Presence is perhaps the most important thing people own -- even more than money. That's why victims of assault often take themselves out of the moment if they have no other escape. It's not just to avoid trauma, but also to withhold value.

That's also why getting someone's presence is harder than getting their money -- although the two events often go hand-in-hand, but not always. As Owen Thomas points out in today's CNN Money site, few people who upgrade to Vista will spend much time thinking about it. They'll simply acquire Vista as a byproduct of their next PC purchase. Microsoft may have our money, but does it really have us? Does it matter?

For most of us, however, getting paid means getting other people to show up when we offer them that opportunity. That's why the recent rush to build physical bank branches is so interesting. Physically showing up someplace is the literal definition of the word presence. This is not just "eyeballs" or share-of-mind. This is the real thing. And it obviously has to do with factors other than the product, which is a commodity.

There are, no doubt, a consistent set of universal factors -- some subset of which are involved whenever people volunteer to physically show up. If you know what those are, and can control them, you can probably get people to show up whenever you want. That would make selling anything -- even when physical presence is not technically required -- a lot easier.

Tuesday, September 05, 2006

What's Behind the Bank Branch Building Boom?

"Today, there has been a serious change of mind. Banks view their branches as gold mines, not costs."
New York Times (8/9/06)
Ten years ago I ghost wrote an article for A.T. Kearney about how the Internet was going to take over banking. It was inevitable -- given the web's huge convenience and cost advantages. Why would anyone stand in line at a teller window when most of the time they can go right up to an ATM or, even better, just go online? For years I've been waiting for the lines at my corner Bank of America branch to disappear. Frankly, I had expected the branch itself to disappear when Bank of America bought Fleet.
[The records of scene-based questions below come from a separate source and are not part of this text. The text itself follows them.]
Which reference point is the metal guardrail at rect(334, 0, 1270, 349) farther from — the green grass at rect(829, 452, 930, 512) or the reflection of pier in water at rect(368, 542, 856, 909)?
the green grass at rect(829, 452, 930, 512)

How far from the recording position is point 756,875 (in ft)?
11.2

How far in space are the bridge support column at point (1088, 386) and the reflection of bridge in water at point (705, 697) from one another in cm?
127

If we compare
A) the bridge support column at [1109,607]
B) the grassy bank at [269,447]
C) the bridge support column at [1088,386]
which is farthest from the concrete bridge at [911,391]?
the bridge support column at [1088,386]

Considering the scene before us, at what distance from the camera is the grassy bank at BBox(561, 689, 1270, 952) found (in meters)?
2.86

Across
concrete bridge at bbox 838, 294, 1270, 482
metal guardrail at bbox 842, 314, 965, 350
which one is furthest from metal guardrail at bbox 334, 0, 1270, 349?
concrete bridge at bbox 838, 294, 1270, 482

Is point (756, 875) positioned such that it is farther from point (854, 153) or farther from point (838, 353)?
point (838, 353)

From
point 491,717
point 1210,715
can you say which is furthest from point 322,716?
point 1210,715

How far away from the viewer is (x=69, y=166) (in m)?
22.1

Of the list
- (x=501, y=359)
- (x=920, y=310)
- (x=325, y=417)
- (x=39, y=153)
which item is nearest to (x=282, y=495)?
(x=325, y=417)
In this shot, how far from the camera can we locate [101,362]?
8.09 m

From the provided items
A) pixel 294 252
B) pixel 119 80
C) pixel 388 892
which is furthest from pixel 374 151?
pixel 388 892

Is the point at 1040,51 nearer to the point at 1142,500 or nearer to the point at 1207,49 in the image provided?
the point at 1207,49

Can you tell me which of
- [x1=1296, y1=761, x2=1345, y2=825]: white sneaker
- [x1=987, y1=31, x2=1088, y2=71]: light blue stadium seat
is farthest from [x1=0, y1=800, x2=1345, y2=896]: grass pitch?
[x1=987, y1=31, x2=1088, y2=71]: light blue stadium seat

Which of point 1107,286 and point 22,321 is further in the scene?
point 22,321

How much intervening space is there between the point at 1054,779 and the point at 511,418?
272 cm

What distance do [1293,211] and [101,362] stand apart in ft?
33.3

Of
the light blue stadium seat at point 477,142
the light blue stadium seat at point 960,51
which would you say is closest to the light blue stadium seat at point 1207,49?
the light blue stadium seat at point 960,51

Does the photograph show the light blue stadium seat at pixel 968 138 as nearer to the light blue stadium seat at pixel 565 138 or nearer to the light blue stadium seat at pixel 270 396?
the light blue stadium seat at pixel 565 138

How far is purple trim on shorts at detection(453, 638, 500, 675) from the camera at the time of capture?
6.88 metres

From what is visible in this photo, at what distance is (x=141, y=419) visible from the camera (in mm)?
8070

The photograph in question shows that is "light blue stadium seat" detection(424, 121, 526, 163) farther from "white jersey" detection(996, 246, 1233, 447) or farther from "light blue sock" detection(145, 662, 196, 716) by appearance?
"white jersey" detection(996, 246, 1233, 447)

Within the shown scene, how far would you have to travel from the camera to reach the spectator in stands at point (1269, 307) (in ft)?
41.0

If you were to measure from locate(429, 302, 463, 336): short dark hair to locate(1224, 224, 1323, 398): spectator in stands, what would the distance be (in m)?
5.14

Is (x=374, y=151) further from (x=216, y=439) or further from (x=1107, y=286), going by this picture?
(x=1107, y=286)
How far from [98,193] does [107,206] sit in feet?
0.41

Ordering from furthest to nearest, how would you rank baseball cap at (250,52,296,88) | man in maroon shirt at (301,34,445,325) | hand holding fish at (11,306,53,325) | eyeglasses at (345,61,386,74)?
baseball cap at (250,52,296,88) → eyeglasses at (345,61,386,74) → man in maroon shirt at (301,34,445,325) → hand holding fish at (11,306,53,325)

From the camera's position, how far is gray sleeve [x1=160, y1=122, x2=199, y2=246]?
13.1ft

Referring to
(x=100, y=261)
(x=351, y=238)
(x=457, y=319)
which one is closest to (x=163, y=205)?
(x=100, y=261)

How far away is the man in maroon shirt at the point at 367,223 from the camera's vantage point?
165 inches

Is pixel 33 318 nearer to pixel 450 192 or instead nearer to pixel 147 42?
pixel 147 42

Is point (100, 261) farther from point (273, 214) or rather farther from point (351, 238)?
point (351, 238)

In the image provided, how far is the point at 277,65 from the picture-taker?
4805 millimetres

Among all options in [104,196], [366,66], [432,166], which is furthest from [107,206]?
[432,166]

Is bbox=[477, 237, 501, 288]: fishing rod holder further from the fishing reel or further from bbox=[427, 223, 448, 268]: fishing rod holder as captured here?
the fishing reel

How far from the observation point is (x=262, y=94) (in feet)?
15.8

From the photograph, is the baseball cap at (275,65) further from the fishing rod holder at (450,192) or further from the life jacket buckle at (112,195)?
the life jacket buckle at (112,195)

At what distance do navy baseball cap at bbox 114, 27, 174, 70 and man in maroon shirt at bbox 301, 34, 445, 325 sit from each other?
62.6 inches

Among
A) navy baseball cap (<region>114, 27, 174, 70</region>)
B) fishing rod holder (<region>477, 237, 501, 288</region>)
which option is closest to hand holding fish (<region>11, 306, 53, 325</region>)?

Neither happened. And in fact the branch has recently been expanded -- with the addition of a cozy living room area with couches and coffee table and coffee. As for the lines -- they are longer than ever. (I think swapping out a Stop & Shop next door for a Whole Foods Market also helped build foot traffic.)

As The New York Times recently reported, we are in a nationwide bank branch building boom -- with retail deposits up 4.8% per year from 2001 to 2005. There are now more branch banks in Manhattan, according to the Today Show, than Starbucks.

This trend says a lot about the relationship between marketing and technology. Money, from a strictly technical point of view, is the purest form of commodity and logically should lend itself better to electronic commerce than anything else, even books. You don't have to see or touch money, or read a sample chapter, to know exactly what you are getting. It's something that everyone understands completely.

The contradiction is of course interesting, but what is even more interesting is that it flies in the face of what had been the conventional wisdom. Once again, we find we act differently than we think we will. Many people obviously get value out of standing in line and interrupting their day -- at least where money is concerned. Maybe the world only looks flat.